» **Task instructions**: Retype every entry below without altering anything.

Records from a collection:
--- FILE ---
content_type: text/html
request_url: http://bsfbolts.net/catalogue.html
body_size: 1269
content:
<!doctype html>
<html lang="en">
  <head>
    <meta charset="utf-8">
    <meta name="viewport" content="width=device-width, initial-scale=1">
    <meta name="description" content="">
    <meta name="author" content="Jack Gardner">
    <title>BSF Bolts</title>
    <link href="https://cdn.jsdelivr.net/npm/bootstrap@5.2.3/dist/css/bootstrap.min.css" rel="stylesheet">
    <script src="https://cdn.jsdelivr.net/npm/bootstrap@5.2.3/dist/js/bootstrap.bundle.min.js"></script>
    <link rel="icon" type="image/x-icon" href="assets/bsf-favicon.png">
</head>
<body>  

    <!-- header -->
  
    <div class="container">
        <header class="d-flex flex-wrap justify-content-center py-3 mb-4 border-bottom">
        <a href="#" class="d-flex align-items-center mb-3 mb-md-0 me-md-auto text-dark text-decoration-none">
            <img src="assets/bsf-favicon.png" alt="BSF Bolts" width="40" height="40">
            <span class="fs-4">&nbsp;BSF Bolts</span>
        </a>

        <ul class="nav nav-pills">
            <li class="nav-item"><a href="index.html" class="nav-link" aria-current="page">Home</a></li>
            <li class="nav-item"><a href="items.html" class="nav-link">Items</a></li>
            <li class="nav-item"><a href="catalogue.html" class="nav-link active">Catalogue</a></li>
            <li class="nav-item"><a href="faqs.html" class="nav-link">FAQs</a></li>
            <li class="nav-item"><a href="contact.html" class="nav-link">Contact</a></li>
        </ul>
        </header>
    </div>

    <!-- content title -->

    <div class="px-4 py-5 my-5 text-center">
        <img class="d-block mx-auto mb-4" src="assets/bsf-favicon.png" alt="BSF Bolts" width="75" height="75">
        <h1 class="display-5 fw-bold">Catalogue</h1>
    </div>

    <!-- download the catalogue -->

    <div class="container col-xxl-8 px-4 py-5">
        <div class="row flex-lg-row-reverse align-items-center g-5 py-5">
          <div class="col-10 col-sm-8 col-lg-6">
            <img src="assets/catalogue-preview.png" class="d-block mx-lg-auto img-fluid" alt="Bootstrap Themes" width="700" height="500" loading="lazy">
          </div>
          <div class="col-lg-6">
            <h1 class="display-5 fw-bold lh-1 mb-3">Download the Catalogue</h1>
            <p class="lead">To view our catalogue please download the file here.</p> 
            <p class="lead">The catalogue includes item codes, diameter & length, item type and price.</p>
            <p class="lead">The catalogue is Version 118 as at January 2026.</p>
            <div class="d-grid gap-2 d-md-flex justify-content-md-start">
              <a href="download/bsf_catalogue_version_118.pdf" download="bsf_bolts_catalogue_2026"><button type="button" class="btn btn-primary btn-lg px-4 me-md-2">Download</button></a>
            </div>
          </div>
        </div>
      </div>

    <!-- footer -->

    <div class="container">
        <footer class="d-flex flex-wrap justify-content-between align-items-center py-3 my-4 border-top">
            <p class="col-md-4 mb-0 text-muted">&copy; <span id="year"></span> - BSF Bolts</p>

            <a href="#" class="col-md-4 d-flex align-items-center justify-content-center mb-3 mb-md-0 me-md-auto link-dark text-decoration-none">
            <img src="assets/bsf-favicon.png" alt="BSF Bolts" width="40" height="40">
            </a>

» **Your solution**:
--- FILE ---
content_type: text/html
request_url: http://bsfbolts.net/catalogue.html
body_size: 1269
content:
<!doctype html>
<html lang="en">
  <head>
    <meta charset="utf-8">
    <meta name="viewport" content="width=device-width, initial-scale=1">
    <meta name="description" content="">
    <meta name="author" content="Jack Gardner">
    <title>BSF Bolts</title>
    <link href="https://cdn.jsdelivr.net/npm/bootstrap@5.2.3/dist/css/bootstrap.min.css" rel="stylesheet">
    <script src="https://cdn.jsdelivr.net/npm/bootstrap@5.2.3/dist/js/bootstrap.bundle.min.js"></script>
    <link rel="icon" type="image/x-icon" href="assets/bsf-favicon.png">
</head>
<body>  

    <!-- header -->
  
    <div class="container">
        <header class="d-flex flex-wrap justify-content-center py-3 mb-4 border-bottom">
        <a href="#" class="d-flex align-items-center mb-3 mb-md-0 me-md-auto text-dark text-decoration-none">
            <img src="assets/bsf-favicon.png" alt="BSF Bolts" width="40" height="40">
            <span class="fs-4">&nbsp;BSF Bolts</span>
        </a>

        <ul class="nav nav-pills">
            <li class="nav-item"><a href="index.html" class="nav-link" aria-current="page">Home</a></li>
            <li class="nav-item"><a href="items.html" class="nav-link">Items</a></li>
            <li class="nav-item"><a href="catalogue.html" class="nav-link active">Catalogue</a></li>
            <li class="nav-item"><a href="faqs.html" class="nav-link">FAQs</a></li>
            <li class="nav-item"><a href="contact.html" class="nav-link">Contact</a></li>
        </ul>
        </header>
    </div>

    <!-- content title -->

    <div class="px-4 py-5 my-5 text-center">
        <img class="d-block mx-auto mb-4" src="assets/bsf-favicon.png" alt="BSF Bolts" width="75" height="75">
        <h1 class="display-5 fw-bold">Catalogue</h1>
    </div>

    <!-- download the catalogue -->

    <div class="container col-xxl-8 px-4 py-5">
        <div class="row flex-lg-row-reverse align-items-center g-5 py-5">
          <div class="col-10 col-sm-8 col-lg-6">
            <img src="assets/catalogue-preview.png" class="d-block mx-lg-auto img-fluid" alt="Bootstrap Themes" width="700" height="500" loading="lazy">
          </div>
          <div class="col-lg-6">
            <h1 class="display-5 fw-bold lh-1 mb-3">Download the Catalogue</h1>
            <p class="lead">To view our catalogue please download the file here.</p> 
            <p class="lead">The catalogue includes item codes, diameter & length, item type and price.</p>
            <p class="lead">The catalogue is Version 118 as at January 2026.</p>
            <div class="d-grid gap-2 d-md-flex justify-content-md-start">
              <a href="download/bsf_catalogue_version_118.pdf" download="bsf_bolts_catalogue_2026"><button type="button" class="btn btn-primary btn-lg px-4 me-md-2">Download</button></a>
            </div>
          </div>
        </div>
      </div>

    <!-- footer -->

    <div class="container">
        <footer class="d-flex flex-wrap justify-content-between align-items-center py-3 my-4 border-top">
            <p class="col-md-4 mb-0 text-muted">&copy; <span id="year"></span> - BSF Bolts</p>

            <a href="#" class="col-md-4 d-flex align-items-center justify-content-center mb-3 mb-md-0 me-md-auto link-dark text-decoration-none">
            <img src="assets/bsf-favicon.png" alt="BSF Bolts" width="40" height="40">
            </a>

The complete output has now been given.